*WORK ORDER*
Rewrite the part of the commute text that begins at the words "It certainly didn’t" and stops after "having another episode.", swapping "football practice" for "soccer practice".

*PROVIDED PASSAGE*
On the way into the city this morning, I drove alongside of a queue of rush hour commuter buses on my left. The buses were headed east, but were on the reversible bus lane, which is actually the lane on the other side of the concrete barrier.
Therapy sessions, sports practices, doctor’s visits, abnormal behavior, independent research, school pick up, occasional work events: they’re the non-stop dizzying line of buses. The day-to-day grind with two small children and no back up, is my congested morning commute. It’s tough, but we forge ahead because it’s what we do.
Admittedly, though, if I could, I’d lay on the couch and veg out. We all have our coping mechanisms. I want more than anything to not have responsibilities or emotional shackles or perpetual medical worries. Nothing, but lie there. But if I did, who would reach for the Dilantin when it was time? Or check homework or wipe tears or know where to clean underwear since all I do is battle traffic all day?
Today was one of those highest of highs that ended on another upsetting note. After watching Josh squeal out of excitement at the Sesame Street Digital Playground event, he had, what I think, was another complex partial seizure.
There was no warning. His levels should be right. Yet, just like he did at Jack’s birthday party, Josh’s head seemed too heavy for his own good. It tilted to the right, his whining became increasingly strained and slow. His right hand was clenched, and couldn’t open on his own, as if he had some sort of temporary paralysis. With his eyes half closed, I could see his hazel eyes dart from left to right. When I talked, he didn’t respond. Although, he’d mumbled, as if in a drunken stupor.
It certainly didn’t help that we were sitting outside at football practice on a chilly November night. He was bundled and sat comfortably on my lap as we watched.
Nevertheless, I hugged him, but not too tight, in case he was, indeed, having another episode.
Partial complex seizure is how I’m mom-diagnosing this latest episode. There were no convulsions or tremors, just a few minutes of absence, disconnection and physical limitation. And absolute fear.
I texted Jeff in a panicked, repetitive motion. The way I do, when the fear and uncertainty overcome the common sense. His evening commute, quite literally, separated us; otherwise, I’m sure we would have probably found our way to the Children’s Hospital again.
“Go to the hospital if you’re concerned” he told me.
As concerned as I was, my baby needed the comfort of home tonight. His episode, seemed minor and one that didn’t warrant a trip to the ER for another night of tests. Mother’s instinct is often what floats my common sense when I can’t think for myself.
Josh slept for the rest of the night, with big brother overlooking him from my bed. The nightlight that projected colorful stars onto the ceiling was the most calming part of our day.
Every day, traffic has a dizzying effect. But on the most important journeys, knowing that these boys need me to help navigate the route for them, it keeps me on the straight and narrow.

(Stored items)

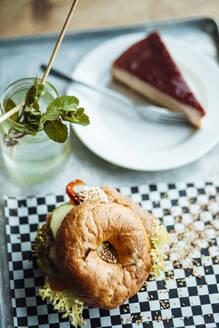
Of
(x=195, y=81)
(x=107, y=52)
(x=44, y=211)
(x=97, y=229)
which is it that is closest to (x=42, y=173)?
(x=44, y=211)

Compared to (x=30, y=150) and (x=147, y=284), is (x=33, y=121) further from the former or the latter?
(x=147, y=284)

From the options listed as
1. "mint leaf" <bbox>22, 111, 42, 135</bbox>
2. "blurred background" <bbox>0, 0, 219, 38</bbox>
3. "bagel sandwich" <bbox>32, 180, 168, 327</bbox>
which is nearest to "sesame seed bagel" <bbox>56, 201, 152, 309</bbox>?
"bagel sandwich" <bbox>32, 180, 168, 327</bbox>

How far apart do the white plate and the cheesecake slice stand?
0.24 feet

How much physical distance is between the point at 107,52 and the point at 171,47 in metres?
0.33

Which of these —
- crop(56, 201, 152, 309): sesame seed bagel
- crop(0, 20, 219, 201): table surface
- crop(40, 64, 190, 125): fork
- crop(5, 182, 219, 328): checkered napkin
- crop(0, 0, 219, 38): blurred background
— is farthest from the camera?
crop(0, 0, 219, 38): blurred background

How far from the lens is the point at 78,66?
2.15 meters

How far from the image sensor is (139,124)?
209cm

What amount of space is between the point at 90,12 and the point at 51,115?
109 centimetres

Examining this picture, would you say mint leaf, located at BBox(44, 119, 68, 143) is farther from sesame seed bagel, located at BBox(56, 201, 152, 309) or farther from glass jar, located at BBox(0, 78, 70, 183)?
sesame seed bagel, located at BBox(56, 201, 152, 309)

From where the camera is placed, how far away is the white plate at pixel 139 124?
1941 millimetres

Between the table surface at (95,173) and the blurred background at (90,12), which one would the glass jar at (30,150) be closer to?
the table surface at (95,173)

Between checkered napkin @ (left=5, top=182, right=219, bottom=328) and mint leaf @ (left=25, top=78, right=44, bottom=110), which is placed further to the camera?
checkered napkin @ (left=5, top=182, right=219, bottom=328)

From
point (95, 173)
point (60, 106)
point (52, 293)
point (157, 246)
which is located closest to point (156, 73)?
point (95, 173)

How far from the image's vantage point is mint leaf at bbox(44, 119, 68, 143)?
1594mm
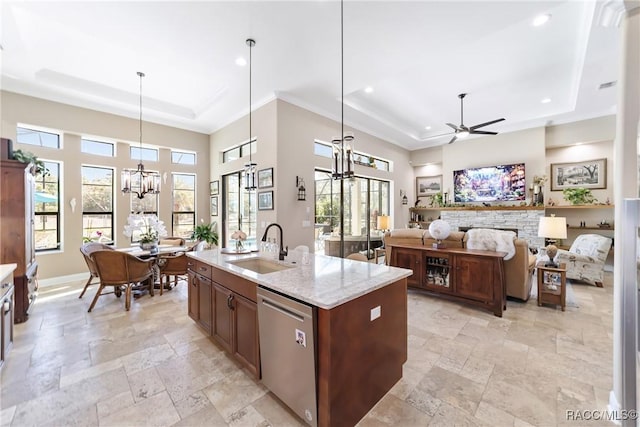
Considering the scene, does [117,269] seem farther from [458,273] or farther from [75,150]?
[458,273]

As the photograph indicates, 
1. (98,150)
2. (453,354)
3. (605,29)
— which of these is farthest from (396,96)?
(98,150)

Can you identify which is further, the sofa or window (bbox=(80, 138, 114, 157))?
window (bbox=(80, 138, 114, 157))

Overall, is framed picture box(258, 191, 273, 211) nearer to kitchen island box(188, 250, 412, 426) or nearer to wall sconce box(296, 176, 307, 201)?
wall sconce box(296, 176, 307, 201)

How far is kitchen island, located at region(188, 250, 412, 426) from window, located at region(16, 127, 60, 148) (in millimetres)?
Result: 4881

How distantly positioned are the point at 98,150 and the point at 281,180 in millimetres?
4093

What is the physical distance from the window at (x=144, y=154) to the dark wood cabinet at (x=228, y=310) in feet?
14.2

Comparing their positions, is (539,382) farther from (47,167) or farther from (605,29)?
(47,167)

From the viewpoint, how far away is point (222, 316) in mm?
2475

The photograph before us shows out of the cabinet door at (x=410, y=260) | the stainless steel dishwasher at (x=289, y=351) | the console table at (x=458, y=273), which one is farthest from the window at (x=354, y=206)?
the stainless steel dishwasher at (x=289, y=351)

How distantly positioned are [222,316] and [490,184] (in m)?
7.66

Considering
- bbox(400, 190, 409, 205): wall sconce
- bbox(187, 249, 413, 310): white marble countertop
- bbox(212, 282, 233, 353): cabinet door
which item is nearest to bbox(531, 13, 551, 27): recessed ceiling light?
bbox(187, 249, 413, 310): white marble countertop

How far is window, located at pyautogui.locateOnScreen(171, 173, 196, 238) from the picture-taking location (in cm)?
644

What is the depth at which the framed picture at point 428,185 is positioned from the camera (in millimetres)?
8719

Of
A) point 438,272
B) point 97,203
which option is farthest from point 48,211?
point 438,272
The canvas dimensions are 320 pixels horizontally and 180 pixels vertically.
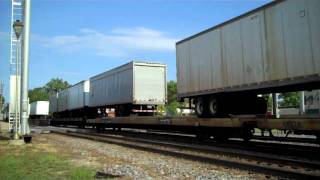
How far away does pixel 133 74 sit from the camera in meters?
28.5

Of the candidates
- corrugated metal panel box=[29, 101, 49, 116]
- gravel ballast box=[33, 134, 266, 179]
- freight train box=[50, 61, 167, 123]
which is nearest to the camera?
gravel ballast box=[33, 134, 266, 179]

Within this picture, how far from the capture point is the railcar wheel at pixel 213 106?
57.7ft

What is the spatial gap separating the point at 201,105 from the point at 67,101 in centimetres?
3260

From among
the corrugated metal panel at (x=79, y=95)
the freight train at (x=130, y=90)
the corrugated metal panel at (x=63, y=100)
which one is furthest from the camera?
the corrugated metal panel at (x=63, y=100)

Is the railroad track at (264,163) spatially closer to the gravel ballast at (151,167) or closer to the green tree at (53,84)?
the gravel ballast at (151,167)

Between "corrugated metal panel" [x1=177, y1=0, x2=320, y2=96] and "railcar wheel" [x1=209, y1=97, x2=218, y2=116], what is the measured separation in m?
0.45

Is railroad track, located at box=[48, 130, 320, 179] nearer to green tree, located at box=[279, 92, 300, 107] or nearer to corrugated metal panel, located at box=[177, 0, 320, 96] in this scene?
corrugated metal panel, located at box=[177, 0, 320, 96]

*REPLY*
It certainly didn’t help that we were sitting outside at soccer practice on a chilly November night. He was bundled and sat comfortably on my lap as we watched.
Nevertheless, I hugged him, but not too tight, in case he was, indeed, having another episode.